You can use purrr::map_depth to sort the nested lists, then check the lists with setdiff. If the length when you call setdiff is 0, the lists contain the same elements. The tricky thing is that setdiff will yield different results based on the order of its arguments, so you end up calling it twice, once from each direction. This is similar to the double checking done in testthat::expect_setequal.
For simplicity, I'm wrapping this in a function. You could instead do the same thing with a combination of all and %in%, but this seemed for compact.
a1 <- list("PL+", "PW-", "PL+", "PW-", c("PL+", "PW-"))
b1 <- list("PL+", c("PW-", "PL+"), "PL+", "PW-", "PW-")
nested_equal <- function(l1, l2) {
left_diff <- setdiff(
purrr::map_depth(l1, 1, sort),
purrr::map_depth(l2, 1, sort)
)
right_diff <- setdiff(
purrr::map_depth(l2, 1, sort),
purrr::map_depth(l1, 1, sort)
)
(length(left_diff) == 0) & (length(right_diff) == 0)
}
nested_equal(a1, b1)
#> [1] TRUE
A few test cases with different elements:
a2 <- list("PL+", "PW-", "PL+", "PW-", c("PL+", "PW-"), "A")
b2 <- list("PL+", c("PW-", "PL+"), "PL+", "PW-", "PW-")
nested_equal(a2, b2)
#> [1] FALSE
a3 <- list("PL+", "PW-", "PL+", "PW-", c("PL+", "PW-"))
b3 <- list("PL+", c("PW-", "PL+", "X"), "PL+", "PW-", "PW-", "B")
nested_equal(a3, b3)
#> [1] FALSE
To fit in with testthat tests, you could test against a true or false value returned by nested_equal in expect_equal, expect_true, expect_false.
sort() and unlist() would likely be the best bet.
identical(sort(unlist(a1)), sort(unlist(b1)))
You expressed hesitation about breaking the nested structure but note the sort(unlist(...)) isn't permanent.
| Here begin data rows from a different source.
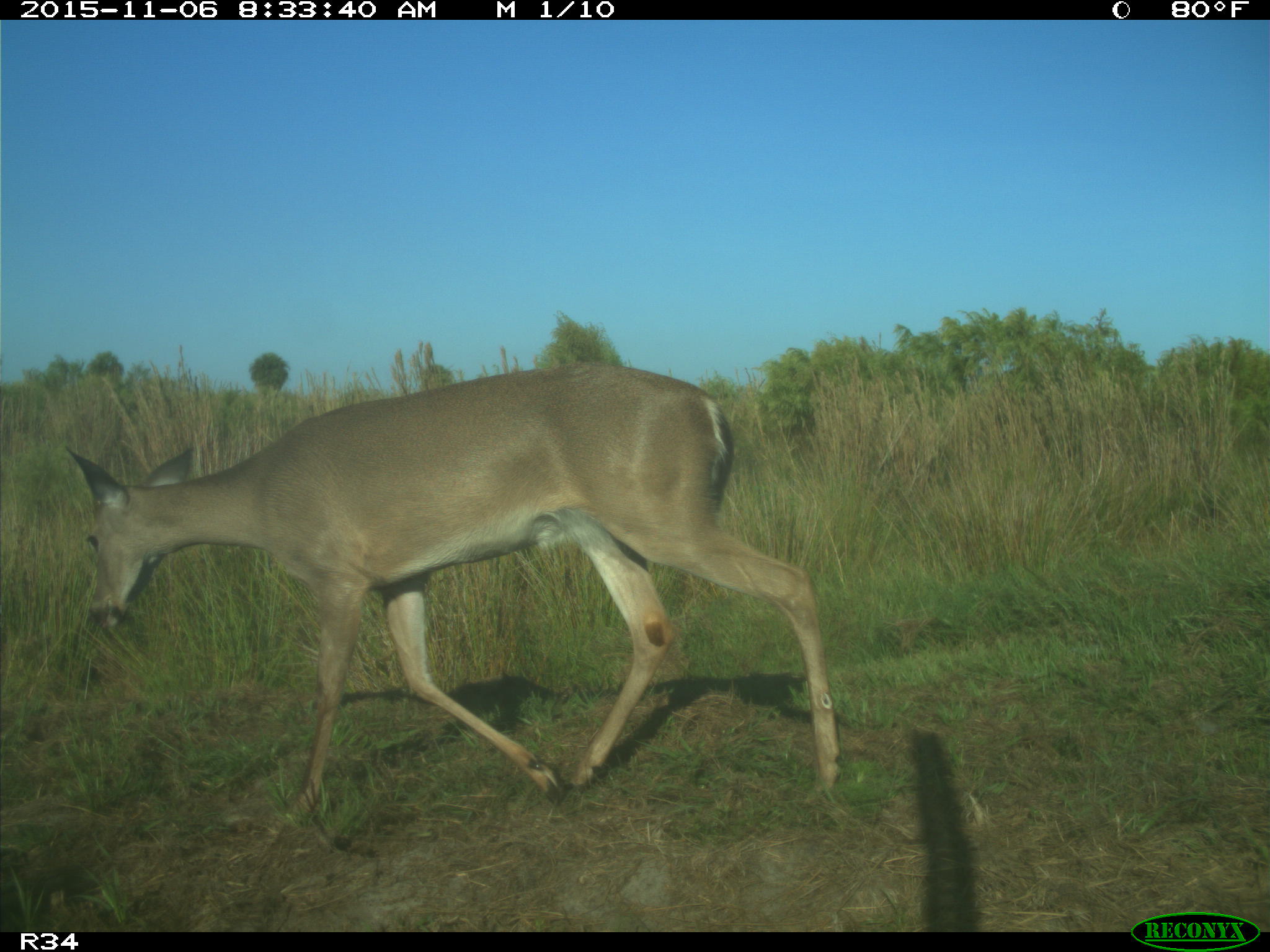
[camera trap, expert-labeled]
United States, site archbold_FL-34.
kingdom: Animalia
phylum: Chordata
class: Mammalia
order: Artiodactyla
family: Cervidae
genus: Odocoileus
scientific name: Odocoileus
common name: deer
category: unidentified deer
Unidentified deer (deer) (Odocoileus).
You can still access either list without a problem.
Also, while I'm unfamiliar with the testthat package, expect_equal or expect_identical should provide similar results although if they are equal, the statement executes silently.
> identical(sort(unlist(a1)), sort(unlist(b1)))
[1] TRUE
> a1
[[1]]
[1] "PL+"
[[2]]
[1] "PW-"
[[3]]
[1] "PL+"
[[4]]
[1] "PW-"
[[5]]
[1] "PL+" "PW-"
Data h/t to @camille for the data.
a1 <- list("PL+", "PW-", "PL+", "PW-", c("PL+", "PW-"))
b1 <- list("PL+", c("PW-", "PL+"), "PL+", "PW-", "PW-")
Loop through the elements of the lists and check against one another
l1 = list("PL+", "PW-", "PL+", "PW-", c("PL+", "PW-"))
l2 = list("PL+", c("PW-", "PL+"), "PL+", "PW-", "PW-")
temp = sapply(l1, function(x) sapply(l2, function(y) identical(sort(x), sort(y))))
all(rowSums(temp) > 0) & all(colSums(temp) > 0)
#[1] TRUE